Extracted text:
>>>>>

Figure 11 depicts bearing and shaft surface conditions after seizure tests showing scuffed conditions. This verifies the previously observed processes going on by the measurement quantities. The emergency capacity of the bearing overlay and the protecting anti-wear additives of the lubricant are overloaded upon reaching the seizure load limit. This means that soft phases of the overlay are consumed, and sacrificial anti-wear layers of the lubricants are removed and fail to reform with the same speed. The overlay wears off and the substrates are exposed, see Figure 11a. The substrates provide higher affinity towards the steel counterpart compared to that of the top bearing overlay. Subsequently, scuffing processes take place. These scuffing events result in galling marks on the exposed substrate areas and material transfer on the steel shaft material, see Figure 11b.
The precise detection of tribological processes and high reproducibility of the test set ups can be used for high quality screening with low scatter of various journal bearing systems. Figure 12 shows seizure performance and emergency running properties of various journal bearing systems depending on bearing material, shaft material, and lubricant; therefore, it outlines the possibilities for specific studies in this area of interest by using the herein presented test methodologies (the data have been determined in seizure load step test procedures as shown in Figure 10a,b). Figure 12a depicts the ranking of several bearing materials, lining materials, and coatings to withstand seizure up to critical load values and verifies the obtained results by comparison with literature ranking of bearing rigs. As for the lining materials, it can be highlighted that, unsurprisingly, AlSn materials possess higher emergency capability compared to that of harder lead free bronze material, which matches relatively results known from the literature. In the case of tribological coatings, usually applied on lining materials with insufficient tribological properties, the tested polymer overlay results in good performance with the RoD set up. Furthermore, superior performance can be achieved with a novel Sn based sputter coating, which is the result of a comprehensive optimization process to design a bearing material with enhanced emergency properties and sufficient hydrodynamic load bearing capacity.

<<<<<

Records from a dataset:
>>>>>

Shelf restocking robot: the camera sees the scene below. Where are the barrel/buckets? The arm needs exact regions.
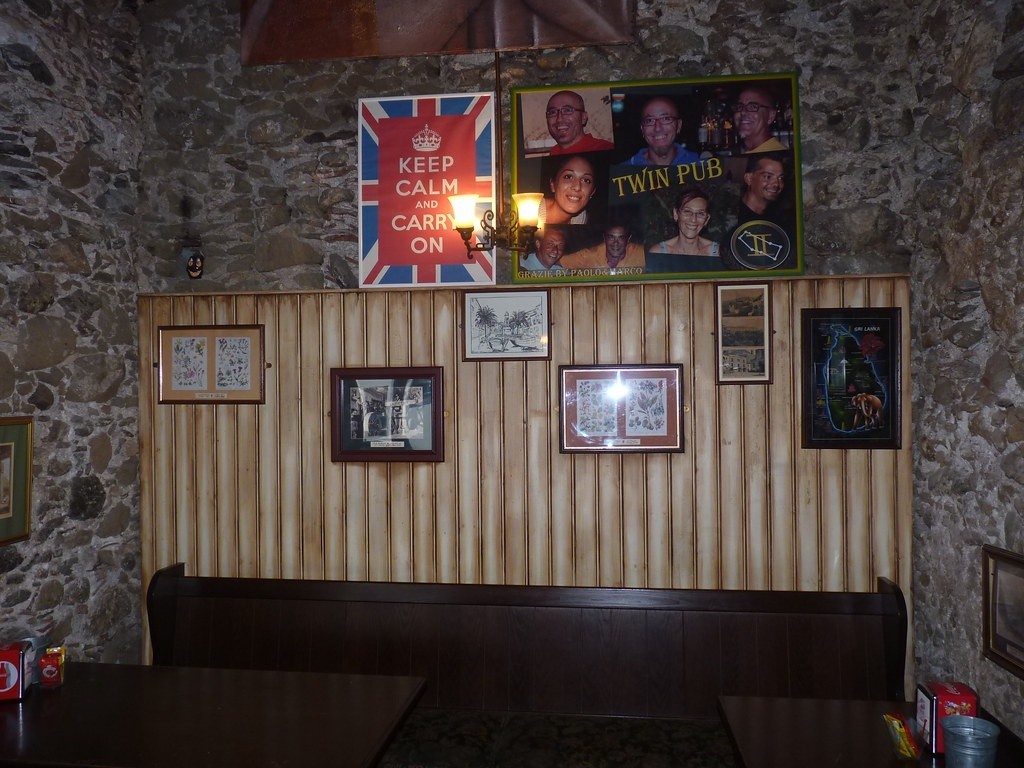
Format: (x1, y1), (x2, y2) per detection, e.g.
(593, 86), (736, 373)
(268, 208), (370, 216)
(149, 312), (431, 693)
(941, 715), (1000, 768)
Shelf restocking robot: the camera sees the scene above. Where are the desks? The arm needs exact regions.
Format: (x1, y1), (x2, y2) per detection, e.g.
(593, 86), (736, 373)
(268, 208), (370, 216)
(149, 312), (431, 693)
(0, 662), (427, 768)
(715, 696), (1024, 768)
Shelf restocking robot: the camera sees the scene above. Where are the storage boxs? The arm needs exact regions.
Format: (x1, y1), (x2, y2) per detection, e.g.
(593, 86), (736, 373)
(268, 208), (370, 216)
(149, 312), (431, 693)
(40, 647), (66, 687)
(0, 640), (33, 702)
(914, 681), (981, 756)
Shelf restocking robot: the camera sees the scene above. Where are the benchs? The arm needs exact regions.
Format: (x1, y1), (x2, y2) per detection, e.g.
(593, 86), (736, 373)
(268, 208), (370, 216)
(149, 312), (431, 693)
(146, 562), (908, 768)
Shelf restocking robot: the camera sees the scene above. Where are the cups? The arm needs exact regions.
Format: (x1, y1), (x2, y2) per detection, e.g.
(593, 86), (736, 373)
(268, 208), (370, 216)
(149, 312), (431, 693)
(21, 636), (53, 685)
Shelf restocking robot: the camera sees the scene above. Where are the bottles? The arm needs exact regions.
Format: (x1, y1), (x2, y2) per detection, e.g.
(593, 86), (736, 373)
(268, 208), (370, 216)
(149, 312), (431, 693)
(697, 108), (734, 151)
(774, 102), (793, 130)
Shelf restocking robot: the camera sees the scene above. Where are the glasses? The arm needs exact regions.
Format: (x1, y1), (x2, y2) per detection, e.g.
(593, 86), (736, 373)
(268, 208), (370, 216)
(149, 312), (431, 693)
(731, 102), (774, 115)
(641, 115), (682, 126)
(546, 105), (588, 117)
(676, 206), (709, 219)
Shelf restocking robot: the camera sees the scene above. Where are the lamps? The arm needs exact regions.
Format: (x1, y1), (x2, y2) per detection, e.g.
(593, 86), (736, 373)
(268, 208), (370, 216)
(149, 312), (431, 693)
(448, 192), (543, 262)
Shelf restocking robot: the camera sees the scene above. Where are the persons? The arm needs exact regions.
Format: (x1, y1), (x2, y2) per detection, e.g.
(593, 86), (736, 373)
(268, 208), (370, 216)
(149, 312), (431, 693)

<<<<<

Aim of the task: Please return the portion of the bearing seizure text starting with "Figure 11 depicts" and going on through "see Figure 11b.", word for word. Work only from the bearing seizure text and not from the rows.

Answer to this exercise:
Figure 11 depicts bearing and shaft surface conditions after seizure tests showing scuffed conditions. This verifies the previously observed processes going on by the measurement quantities. The emergency capacity of the bearing overlay and the protecting anti-wear additives of the lubricant are overloaded upon reaching the seizure load limit. This means that soft phases of the overlay are consumed, and sacrificial anti-wear layers of the lubricants are removed and fail to reform with the same speed. The overlay wears off and the substrates are exposed, see Figure 11a. The substrates provide higher affinity towards the steel counterpart compared to that of the top bearing overlay. Subsequently, scuffing processes take place. These scuffing events result in galling marks on the exposed substrate areas and material transfer on the steel shaft material, see Figure 11b.